The first question from this post: https://garymarcus.substack.com/p/dear-elon-musk-here-are-five-things
The full text is: "In 2029, AI will not be able to watch a movie and tell you accurately what is going on (what I called the comprehension challenge in The New Yorker, in 2014). Who are the characters? What are their conflicts and motivations? etc."
Judgment will be by me, not Gary Marcus.
Ambiguous whether this means start or end of 2029, so I have set it for the end.
@Nikola The test must be performed with a movie released after the model finishes training to ensure that it is not part of the training data.
This stock is overbought (like most predictions in AI). 100% agree with Gary Marcus. For this to resolve yes, something will have to fundamentally change with AI research. ANNs are not the answer to these types of problems. If neural networks can't show significant progress in robustness, the second ai winter will come. I HOPE I'M WRONG, but i have a bad feeling that i'm not.
@MerlinsSister This doesn't seem to have a lot to do whith robustness?.

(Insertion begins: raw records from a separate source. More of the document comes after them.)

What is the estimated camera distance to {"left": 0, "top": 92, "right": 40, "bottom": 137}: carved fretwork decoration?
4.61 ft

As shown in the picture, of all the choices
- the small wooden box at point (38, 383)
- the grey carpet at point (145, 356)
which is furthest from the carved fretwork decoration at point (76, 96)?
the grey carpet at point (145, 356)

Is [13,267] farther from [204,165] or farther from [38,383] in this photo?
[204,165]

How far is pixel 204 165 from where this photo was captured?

If the AI can accurately tell you what a movie is about 80%-90% of the time I think this would resolve yes and if Gary Markus thinks it doesn't count he's moving goalposts.
I do things models are going to be more "robust" anyway its just that it feels like that's a completely different complaint that it's only related by the fact its something Gary Markus said.
@VictorLevoso I disagree, I think robustness is the core issue with ANNs. In order to reliably produce correct evaluations of a text/narrative, there must be robust representations of the world in the mental model. ANNs by their nature cannot represent these relationships (see the systematicity problem) and so I don't see them getting more robust. A hybrid approach seems best to me.
I imagine there will come a time (if it hasn't already happened) when a transformer or some other model will be able to give a linear timeline of every event in the movie. Something like:
-Man in cowboy hat walk into salon
-People stand at bar
-Gun is drawn
-Man in cowboy hat shoots man at bar
-Women at the bar starts screaming
To me, this isn't good enough to say that the model is accurately explaining what is going on. I should be able to ask the model questions such as
"Why did the man in the hat shoot the man at the bar?"
"Why was the women screaming?"
"Why did the man have to draw his gun before shooting?"
When the model can produce correct answers to these questions, then i will be impressed.
@MerlinsSister A model that could answer the former set but not the latter would not resolve this question to YES. However LLMs that can answer both styles of question already exist, just not for long videos.
I think this one is easier than #2, given 1. how good speech to text transcription already is 2. how much shorter movie scripts are than novels. 3. I think scripts usually contain enough information to answer this kind of question. 4. The additional visual information makes the problem easier, not harder.